[START OF READING TEXT]

Anyway, when she heard I was a writer (yeah, I can’t believe I said it either), and that I’d written a sexy psycho-thriller (I know, I’m telling you the girl is good), she said, as she wrapped my wet head and shuttled me from bowl to chair: Have you read . . . You know what I’m going to say, don’t you?
Ah yes. The Fifty Shades conversation.
She swears, she resisted for a long time, but then her best friend recommended the books, and her sister, and everyone at the salon, and her fourth cousin once removed who dropped like a plum from the family tree just for the privilege of recommending these books, until finally my new friend succumbed.
She asked me what I thought, and I asked her what she thought, and then she grinned and said, You first. I told her I haven’t read the books, only excerpts which were enough to turn me off. I may have moaned something about, The writing! The writing! She seemed puzzled by this. What about the writing? It’s silly, I pleaded, riddled with cliché. The inner goddess? The unsexy sex? The millionaire and the virgin?
She nodded thoughtfully. Yes, she did understand, sort of. It’s as if your girlfriend is telling you a story.
Uncomplicated, confiding, and often inadvertently funny.

[END OF READING TEXT]

## DIRECTIVE 1
How many lines of the listing contain the word "metal"? Give only the number.

[START OF DATASET EXTRACT]

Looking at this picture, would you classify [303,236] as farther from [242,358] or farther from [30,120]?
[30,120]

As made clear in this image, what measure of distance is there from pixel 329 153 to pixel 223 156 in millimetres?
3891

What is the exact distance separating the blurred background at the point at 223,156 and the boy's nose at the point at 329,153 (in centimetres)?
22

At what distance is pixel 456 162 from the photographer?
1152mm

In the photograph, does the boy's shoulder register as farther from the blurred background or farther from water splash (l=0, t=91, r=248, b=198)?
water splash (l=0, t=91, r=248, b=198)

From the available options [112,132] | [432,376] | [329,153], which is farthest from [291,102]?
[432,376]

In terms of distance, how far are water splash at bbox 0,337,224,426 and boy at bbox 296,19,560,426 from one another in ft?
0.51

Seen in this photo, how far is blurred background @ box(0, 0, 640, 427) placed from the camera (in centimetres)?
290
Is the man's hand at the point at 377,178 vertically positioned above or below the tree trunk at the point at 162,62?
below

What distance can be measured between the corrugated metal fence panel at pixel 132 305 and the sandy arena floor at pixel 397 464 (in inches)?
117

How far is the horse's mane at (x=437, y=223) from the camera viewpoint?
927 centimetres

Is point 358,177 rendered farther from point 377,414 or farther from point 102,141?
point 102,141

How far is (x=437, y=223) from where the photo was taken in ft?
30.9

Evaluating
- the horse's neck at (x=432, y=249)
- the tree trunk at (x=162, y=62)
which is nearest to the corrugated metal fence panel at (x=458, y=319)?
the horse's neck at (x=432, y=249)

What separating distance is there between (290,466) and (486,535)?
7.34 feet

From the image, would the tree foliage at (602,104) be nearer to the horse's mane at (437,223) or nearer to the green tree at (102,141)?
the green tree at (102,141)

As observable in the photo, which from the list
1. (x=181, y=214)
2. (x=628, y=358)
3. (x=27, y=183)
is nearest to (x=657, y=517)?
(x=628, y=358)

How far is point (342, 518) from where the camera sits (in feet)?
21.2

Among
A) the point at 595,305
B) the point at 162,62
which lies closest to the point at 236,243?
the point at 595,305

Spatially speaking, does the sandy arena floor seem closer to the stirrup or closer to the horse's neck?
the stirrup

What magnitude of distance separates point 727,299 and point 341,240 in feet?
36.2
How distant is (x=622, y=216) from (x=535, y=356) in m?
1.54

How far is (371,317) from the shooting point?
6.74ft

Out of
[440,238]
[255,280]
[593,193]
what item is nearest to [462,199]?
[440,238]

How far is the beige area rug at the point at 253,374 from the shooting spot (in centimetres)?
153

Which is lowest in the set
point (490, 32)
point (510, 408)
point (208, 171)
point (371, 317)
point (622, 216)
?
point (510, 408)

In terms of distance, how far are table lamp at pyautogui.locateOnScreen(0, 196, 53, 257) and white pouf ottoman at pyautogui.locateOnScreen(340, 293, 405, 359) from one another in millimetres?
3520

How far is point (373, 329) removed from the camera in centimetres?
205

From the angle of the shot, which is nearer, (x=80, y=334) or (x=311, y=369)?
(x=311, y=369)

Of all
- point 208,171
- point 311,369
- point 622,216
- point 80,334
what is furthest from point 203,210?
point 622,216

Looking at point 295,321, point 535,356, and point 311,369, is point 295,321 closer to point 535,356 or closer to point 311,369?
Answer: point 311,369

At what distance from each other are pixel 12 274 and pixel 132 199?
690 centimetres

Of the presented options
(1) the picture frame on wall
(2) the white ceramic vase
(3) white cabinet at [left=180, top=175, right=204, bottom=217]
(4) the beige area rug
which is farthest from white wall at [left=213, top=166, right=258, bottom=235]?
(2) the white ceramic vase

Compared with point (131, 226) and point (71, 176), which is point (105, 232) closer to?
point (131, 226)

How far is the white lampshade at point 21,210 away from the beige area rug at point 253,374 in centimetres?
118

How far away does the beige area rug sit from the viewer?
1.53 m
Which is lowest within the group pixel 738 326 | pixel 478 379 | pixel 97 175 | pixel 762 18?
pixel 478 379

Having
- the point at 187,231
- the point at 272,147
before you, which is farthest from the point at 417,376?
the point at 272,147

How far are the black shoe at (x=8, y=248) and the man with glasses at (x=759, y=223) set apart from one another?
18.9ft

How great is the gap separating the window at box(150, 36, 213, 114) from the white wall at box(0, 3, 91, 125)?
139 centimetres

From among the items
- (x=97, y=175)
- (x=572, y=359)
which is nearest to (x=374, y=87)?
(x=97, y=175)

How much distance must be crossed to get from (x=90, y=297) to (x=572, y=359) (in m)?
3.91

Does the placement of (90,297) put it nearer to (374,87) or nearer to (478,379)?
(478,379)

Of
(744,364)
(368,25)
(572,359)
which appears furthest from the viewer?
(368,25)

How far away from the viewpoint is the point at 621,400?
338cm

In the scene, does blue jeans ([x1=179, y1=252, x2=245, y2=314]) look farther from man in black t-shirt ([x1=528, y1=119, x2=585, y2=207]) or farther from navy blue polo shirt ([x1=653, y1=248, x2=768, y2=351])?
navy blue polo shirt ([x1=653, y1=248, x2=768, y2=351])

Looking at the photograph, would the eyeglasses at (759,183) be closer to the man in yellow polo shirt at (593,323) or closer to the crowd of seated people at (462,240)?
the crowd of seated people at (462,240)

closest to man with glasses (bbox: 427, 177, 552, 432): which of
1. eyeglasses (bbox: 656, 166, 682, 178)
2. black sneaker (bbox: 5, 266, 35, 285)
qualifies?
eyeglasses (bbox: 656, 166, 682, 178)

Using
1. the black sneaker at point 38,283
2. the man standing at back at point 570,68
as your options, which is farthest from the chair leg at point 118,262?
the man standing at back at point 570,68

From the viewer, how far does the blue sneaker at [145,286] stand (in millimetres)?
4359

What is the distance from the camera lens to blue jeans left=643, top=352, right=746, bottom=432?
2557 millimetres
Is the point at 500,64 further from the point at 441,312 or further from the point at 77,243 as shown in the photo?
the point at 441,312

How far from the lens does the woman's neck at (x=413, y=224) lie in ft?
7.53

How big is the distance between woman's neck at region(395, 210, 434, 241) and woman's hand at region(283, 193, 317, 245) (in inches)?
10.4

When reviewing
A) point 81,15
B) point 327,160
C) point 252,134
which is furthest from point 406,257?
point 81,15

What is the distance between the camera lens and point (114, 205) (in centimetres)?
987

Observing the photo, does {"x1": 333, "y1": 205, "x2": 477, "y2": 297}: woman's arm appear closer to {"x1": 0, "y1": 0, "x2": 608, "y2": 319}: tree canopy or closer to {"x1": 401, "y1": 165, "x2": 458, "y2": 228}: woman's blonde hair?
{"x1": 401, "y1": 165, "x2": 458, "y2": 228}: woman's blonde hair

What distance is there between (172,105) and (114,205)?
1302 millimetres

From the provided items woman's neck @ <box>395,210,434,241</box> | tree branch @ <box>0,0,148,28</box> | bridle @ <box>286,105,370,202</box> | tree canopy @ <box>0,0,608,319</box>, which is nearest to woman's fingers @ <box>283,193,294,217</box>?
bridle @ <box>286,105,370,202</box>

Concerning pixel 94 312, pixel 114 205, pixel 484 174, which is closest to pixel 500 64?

[END OF DATASET EXTRACT]

## DIRECTIVE 2
Retype the stretch of the salon passage between "She swears, she" and "you a story.", inclusive.

## EXERCISE OUTPUT 1
2

## EXERCISE OUTPUT 2
She swears, she resisted for a long time, but then her best friend recommended the books, and her sister, and everyone at the salon, and her fourth cousin once removed who dropped like a plum from the family tree just for the privilege of recommending these books, until finally my new friend succumbed.
She asked me what I thought, and I asked her what she thought, and then she grinned and said, You first. I told her I haven’t read the books, only excerpts which were enough to turn me off. I may have moaned something about, The writing! The writing! She seemed puzzled by this. What about the writing? It’s silly, I pleaded, riddled with cliché. The inner goddess? The unsexy sex? The millionaire and the virgin?
She nodded thoughtfully. Yes, she did understand, sort of. It’s as if your girlfriend is telling you a story.